ADF STAFF
In video widely circulated in mid-July, a hospital director in Mateur, Tunisia, was seen breaking down in tears as a national shortage of medical oxygen threatened the lives of COVID-19 patients.
“People are dying in front of me, and I cannot do anything. Why?” he cried. “I have 40 beds and only 40 oxygen tanks. How can I save people? For god’s sake, why?”
Similar scenes played out across North Africa, as the more-infectious delta variant combined with relaxed restrictions to provoke a major surge in July and August.
But now, just weeks later, the number of new infections is in sharp decline.
It’s a welcome turn for four countries in the Maghreb region—Algeria, Libya, Morocco and Tunisia — which have been among the hardest-hit nations in Africa.
Tunisia
As of September 26, Tunisia had recorded 704,914 cases of COVID-19 and 24,732 deaths in a country of nearly 11.7 million.
That gave the country a per capita death rate of 2,115 per million, hundreds more per million than the continent’s next-highest death rate in South Africa (1,487).
With a seven-day average of 7,901 cases on July 13, Tunisia’s peak came earlier than the rest of the region.

- _LISTED RECORDS_:
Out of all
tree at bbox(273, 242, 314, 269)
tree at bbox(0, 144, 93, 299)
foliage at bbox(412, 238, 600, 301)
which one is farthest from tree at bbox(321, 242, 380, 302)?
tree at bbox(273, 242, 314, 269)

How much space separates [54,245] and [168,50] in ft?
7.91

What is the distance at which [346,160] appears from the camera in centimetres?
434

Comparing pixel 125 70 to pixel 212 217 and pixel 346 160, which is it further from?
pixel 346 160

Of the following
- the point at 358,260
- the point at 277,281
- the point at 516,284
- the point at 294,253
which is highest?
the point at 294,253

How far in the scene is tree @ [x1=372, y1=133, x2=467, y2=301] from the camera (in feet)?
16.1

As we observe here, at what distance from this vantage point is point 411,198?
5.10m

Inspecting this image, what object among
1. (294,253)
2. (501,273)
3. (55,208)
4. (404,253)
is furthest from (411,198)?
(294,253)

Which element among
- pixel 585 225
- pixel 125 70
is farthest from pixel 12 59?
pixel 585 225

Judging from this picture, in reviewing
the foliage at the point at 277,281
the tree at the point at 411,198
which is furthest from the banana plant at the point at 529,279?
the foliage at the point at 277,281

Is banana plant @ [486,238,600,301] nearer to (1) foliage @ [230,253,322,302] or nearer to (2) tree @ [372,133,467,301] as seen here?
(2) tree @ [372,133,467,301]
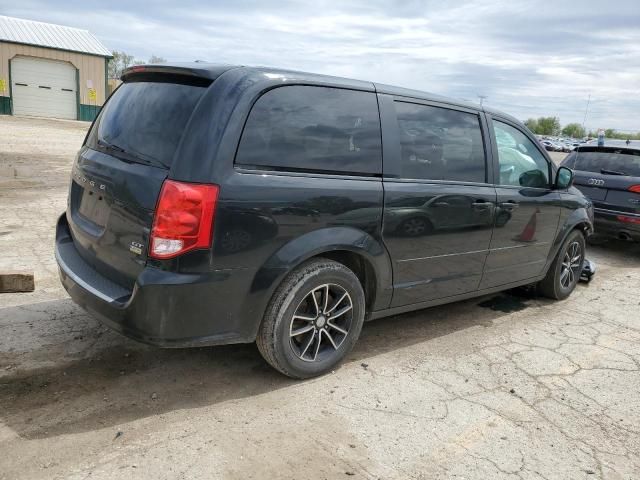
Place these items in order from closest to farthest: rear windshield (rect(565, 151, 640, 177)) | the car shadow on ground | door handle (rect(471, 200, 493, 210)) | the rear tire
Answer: the car shadow on ground, door handle (rect(471, 200, 493, 210)), the rear tire, rear windshield (rect(565, 151, 640, 177))

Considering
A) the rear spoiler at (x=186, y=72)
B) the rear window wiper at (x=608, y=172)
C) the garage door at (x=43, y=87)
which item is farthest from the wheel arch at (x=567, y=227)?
the garage door at (x=43, y=87)

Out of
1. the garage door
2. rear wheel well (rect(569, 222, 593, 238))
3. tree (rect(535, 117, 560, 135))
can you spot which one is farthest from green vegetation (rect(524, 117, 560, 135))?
rear wheel well (rect(569, 222, 593, 238))

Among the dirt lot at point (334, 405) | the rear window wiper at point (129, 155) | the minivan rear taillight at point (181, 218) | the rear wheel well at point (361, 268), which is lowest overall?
the dirt lot at point (334, 405)

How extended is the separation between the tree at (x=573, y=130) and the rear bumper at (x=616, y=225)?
340ft

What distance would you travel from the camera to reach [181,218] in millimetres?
2766

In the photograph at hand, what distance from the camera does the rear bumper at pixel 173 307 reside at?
9.17 feet

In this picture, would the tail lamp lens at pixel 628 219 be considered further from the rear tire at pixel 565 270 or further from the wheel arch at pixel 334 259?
the wheel arch at pixel 334 259

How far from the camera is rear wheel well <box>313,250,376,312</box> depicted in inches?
138

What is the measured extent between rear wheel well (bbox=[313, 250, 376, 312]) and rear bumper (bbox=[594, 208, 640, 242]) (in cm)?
535

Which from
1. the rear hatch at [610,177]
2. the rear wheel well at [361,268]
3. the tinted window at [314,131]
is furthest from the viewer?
the rear hatch at [610,177]

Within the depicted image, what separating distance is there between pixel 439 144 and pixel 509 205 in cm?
92

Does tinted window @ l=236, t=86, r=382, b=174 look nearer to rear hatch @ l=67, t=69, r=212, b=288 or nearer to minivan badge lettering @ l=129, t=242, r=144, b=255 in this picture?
rear hatch @ l=67, t=69, r=212, b=288

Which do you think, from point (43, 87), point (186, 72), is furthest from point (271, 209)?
point (43, 87)

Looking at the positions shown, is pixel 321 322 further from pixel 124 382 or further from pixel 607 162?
pixel 607 162
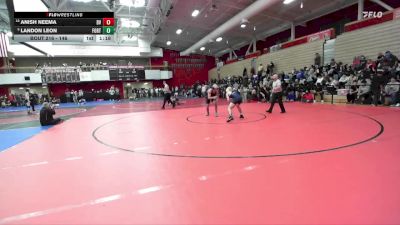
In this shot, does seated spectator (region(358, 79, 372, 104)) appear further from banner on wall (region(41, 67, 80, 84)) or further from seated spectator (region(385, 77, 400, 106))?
banner on wall (region(41, 67, 80, 84))

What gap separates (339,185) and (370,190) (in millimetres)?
309

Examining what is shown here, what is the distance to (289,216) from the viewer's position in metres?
2.30

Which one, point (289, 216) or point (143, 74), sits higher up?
point (143, 74)

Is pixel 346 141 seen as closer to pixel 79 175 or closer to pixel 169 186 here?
pixel 169 186

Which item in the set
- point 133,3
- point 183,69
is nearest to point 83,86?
point 183,69

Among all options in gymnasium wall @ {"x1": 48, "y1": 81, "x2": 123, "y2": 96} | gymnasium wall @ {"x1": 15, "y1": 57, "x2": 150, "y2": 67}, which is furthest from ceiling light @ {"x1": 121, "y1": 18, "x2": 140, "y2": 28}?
gymnasium wall @ {"x1": 48, "y1": 81, "x2": 123, "y2": 96}

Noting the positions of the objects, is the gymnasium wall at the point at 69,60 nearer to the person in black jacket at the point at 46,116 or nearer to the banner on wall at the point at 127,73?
the banner on wall at the point at 127,73

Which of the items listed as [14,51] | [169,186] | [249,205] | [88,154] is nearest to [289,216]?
[249,205]

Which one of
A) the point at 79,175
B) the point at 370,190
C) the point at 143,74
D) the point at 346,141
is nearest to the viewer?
the point at 370,190
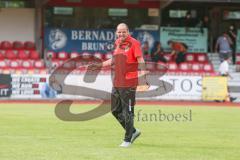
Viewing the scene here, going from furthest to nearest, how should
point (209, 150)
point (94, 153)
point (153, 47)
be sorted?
point (153, 47)
point (209, 150)
point (94, 153)

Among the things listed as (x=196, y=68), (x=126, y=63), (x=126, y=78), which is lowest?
(x=196, y=68)

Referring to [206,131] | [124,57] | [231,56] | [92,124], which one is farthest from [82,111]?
[231,56]

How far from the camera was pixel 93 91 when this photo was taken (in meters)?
30.8

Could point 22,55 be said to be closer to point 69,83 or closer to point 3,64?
point 3,64

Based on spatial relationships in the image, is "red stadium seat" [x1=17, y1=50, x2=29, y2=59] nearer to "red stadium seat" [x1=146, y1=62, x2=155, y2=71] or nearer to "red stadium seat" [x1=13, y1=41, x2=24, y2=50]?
Answer: "red stadium seat" [x1=13, y1=41, x2=24, y2=50]

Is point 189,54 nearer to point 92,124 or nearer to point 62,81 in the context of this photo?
point 62,81

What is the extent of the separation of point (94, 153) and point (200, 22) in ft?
89.4

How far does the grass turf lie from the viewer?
11344 mm

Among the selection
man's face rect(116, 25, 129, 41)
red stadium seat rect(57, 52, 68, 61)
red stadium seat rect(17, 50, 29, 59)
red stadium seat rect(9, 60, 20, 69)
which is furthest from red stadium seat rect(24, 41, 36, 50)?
man's face rect(116, 25, 129, 41)

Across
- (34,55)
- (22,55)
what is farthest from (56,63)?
(22,55)

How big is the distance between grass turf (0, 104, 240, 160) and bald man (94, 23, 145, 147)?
0.50m

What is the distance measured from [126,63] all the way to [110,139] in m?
2.08

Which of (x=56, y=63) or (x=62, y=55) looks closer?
(x=56, y=63)

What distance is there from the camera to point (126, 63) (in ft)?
40.8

- _WHAT TO PRODUCE_: For each statement, say whether it agrees with the COVID-19 report, answering yes or no and quoting the report's deciding words. (a) The hospital director in Mateur had as many oxygen tanks as beds. (b) South Africa had the highest per capita COVID-19 death rate on the continent. (c) Tunisia's peak came later than the rest of the region. The rows were drawn from a different source than the text.

- _ANSWER SPACE_:
(a) Yes: "I have 40 beds and only 40 oxygen tanks."
(b) No: "hundreds more per million than the continent’s next-highest death rate in South Africa (1,487)."
(c) No: "Tunisia’s peak came earlier than the rest of the region."